▶ What you need to do: Write the data out again in full, with no departure from the original.

▶ Data listing:
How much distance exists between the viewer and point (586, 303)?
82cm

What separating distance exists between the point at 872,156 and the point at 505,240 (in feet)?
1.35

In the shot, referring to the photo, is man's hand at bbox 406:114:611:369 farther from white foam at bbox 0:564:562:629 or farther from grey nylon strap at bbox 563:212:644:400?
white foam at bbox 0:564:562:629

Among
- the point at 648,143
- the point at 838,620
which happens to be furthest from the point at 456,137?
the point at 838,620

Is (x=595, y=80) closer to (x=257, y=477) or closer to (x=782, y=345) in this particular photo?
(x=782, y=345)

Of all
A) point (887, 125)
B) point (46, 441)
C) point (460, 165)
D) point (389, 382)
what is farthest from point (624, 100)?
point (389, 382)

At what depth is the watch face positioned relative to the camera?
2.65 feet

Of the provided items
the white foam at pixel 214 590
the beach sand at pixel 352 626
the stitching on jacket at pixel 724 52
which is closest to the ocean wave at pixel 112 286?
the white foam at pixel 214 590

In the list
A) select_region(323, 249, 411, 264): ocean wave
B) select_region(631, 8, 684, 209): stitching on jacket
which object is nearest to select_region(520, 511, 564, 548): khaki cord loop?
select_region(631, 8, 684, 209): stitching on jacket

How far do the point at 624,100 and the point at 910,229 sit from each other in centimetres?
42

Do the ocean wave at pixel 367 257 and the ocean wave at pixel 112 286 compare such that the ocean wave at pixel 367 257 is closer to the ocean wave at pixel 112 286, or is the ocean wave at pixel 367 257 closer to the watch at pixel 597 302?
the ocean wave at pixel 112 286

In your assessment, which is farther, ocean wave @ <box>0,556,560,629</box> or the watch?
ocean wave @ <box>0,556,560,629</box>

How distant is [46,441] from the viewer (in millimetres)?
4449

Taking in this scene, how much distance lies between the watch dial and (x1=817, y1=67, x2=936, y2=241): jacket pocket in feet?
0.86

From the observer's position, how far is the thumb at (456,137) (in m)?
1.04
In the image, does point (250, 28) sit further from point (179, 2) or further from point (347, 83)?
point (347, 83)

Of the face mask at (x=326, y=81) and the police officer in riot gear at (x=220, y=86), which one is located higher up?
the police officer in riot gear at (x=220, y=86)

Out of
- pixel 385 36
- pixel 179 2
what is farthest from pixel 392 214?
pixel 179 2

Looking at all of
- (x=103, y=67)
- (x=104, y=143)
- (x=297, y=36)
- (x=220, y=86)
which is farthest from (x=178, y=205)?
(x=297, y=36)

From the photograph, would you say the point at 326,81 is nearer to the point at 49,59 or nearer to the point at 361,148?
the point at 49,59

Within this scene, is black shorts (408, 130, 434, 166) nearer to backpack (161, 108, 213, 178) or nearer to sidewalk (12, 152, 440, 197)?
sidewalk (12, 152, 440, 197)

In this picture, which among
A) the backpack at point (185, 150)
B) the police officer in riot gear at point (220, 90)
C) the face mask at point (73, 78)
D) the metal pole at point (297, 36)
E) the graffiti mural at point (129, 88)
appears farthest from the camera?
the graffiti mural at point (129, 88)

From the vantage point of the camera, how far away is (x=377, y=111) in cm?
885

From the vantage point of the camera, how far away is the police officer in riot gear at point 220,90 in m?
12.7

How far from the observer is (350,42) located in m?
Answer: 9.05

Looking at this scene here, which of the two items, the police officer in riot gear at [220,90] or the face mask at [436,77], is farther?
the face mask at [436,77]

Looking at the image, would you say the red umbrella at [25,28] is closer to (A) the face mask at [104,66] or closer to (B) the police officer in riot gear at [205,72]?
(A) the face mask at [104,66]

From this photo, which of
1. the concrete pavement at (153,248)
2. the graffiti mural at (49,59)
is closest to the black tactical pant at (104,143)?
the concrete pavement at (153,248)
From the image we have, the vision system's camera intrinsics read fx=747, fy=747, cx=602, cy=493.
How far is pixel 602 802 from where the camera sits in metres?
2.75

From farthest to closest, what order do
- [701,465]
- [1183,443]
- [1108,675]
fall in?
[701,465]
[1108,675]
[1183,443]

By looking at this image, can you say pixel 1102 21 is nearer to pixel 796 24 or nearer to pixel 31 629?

▶ Full response:
How much distance exists between the viewer and point (586, 303)?
82cm

What separating distance exists between the point at 872,156 and the point at 505,240 (in feet)?
1.35

In the shot, referring to the photo, is man's hand at bbox 406:114:611:369 farther from white foam at bbox 0:564:562:629 or farther from grey nylon strap at bbox 563:212:644:400?
white foam at bbox 0:564:562:629

Among
- the point at 648,143
- the point at 838,620
which happens to be furthest from the point at 456,137?
the point at 838,620

Is (x=595, y=80) closer to (x=257, y=477) or closer to (x=782, y=345) in this particular photo?
(x=782, y=345)

Of all
A) point (887, 125)
B) point (46, 441)
C) point (460, 165)
D) point (389, 382)
what is farthest from point (624, 100)?
point (389, 382)

At what depth is the watch face positioned relative to the camera?
2.65 feet

Of the provided items
the white foam at pixel 214 590
the beach sand at pixel 352 626
the stitching on jacket at pixel 724 52
which is closest to the ocean wave at pixel 112 286?
the white foam at pixel 214 590

In the list
A) select_region(323, 249, 411, 264): ocean wave
B) select_region(631, 8, 684, 209): stitching on jacket
which object is nearest to select_region(520, 511, 564, 548): khaki cord loop?
select_region(631, 8, 684, 209): stitching on jacket

How far do the point at 624,100 and the point at 910,229 sit from each other in centimetres?
42

Do the ocean wave at pixel 367 257 and the ocean wave at pixel 112 286 compare such that the ocean wave at pixel 367 257 is closer to the ocean wave at pixel 112 286, or is the ocean wave at pixel 367 257 closer to the watch at pixel 597 302?
the ocean wave at pixel 112 286

In your assessment, which is farther, ocean wave @ <box>0,556,560,629</box> or the watch?
ocean wave @ <box>0,556,560,629</box>

How distant is [46,441] from the viewer (in millimetres)?
4449

Taking in this scene, how much distance lies between the watch dial and (x1=817, y1=67, x2=936, y2=241): jacket pocket in feet?
0.86

From the observer's position, how far is the thumb at (456,137) (in m)?
1.04
In the image, does point (250, 28) sit further from point (179, 2) or further from point (347, 83)?
point (347, 83)

Of the face mask at (x=326, y=81) and the police officer in riot gear at (x=220, y=86), which one is located higher up?
the police officer in riot gear at (x=220, y=86)

Out of
- pixel 385 36
- pixel 179 2
what is farthest from pixel 392 214?
pixel 179 2

Looking at all of
- (x=103, y=67)
- (x=104, y=143)
- (x=297, y=36)
- (x=220, y=86)
which is farthest from (x=178, y=205)?
(x=297, y=36)

From the photograph, would you say the point at 326,81 is nearer to the point at 49,59 or nearer to the point at 361,148?
the point at 49,59

Within this scene, is black shorts (408, 130, 434, 166) nearer to backpack (161, 108, 213, 178) or nearer to sidewalk (12, 152, 440, 197)?
sidewalk (12, 152, 440, 197)

In this picture, which among
A) the backpack at point (185, 150)
B) the police officer in riot gear at point (220, 90)
C) the face mask at point (73, 78)
D) the metal pole at point (297, 36)
E) the graffiti mural at point (129, 88)
appears farthest from the camera?
the graffiti mural at point (129, 88)

From the vantage point of the camera, how far away is (x=377, y=111) in cm?
885

From the vantage point of the camera, how far away is the police officer in riot gear at point 220,90 in m?
12.7

How far from the observer is (350,42) located in m?
Answer: 9.05

Looking at this scene here, which of the two items, the police officer in riot gear at [220,90] or the face mask at [436,77], is farther?
the face mask at [436,77]

Looking at the image, would you say the red umbrella at [25,28] is closer to (A) the face mask at [104,66] or closer to (B) the police officer in riot gear at [205,72]?
(A) the face mask at [104,66]

From this photo, which of
1. the concrete pavement at (153,248)
2. the graffiti mural at (49,59)
is closest to the black tactical pant at (104,143)?
the concrete pavement at (153,248)
From the image we have, the vision system's camera intrinsics read fx=747, fy=747, cx=602, cy=493.
How far is pixel 602 802 from where the camera sits in metres?
2.75

From farthest to closest, what order do
- [701,465]
- [1183,443]
- [1108,675]
fall in?
[701,465]
[1108,675]
[1183,443]

By looking at this image, can you say pixel 1102 21 is nearer to pixel 796 24 or nearer to pixel 31 629?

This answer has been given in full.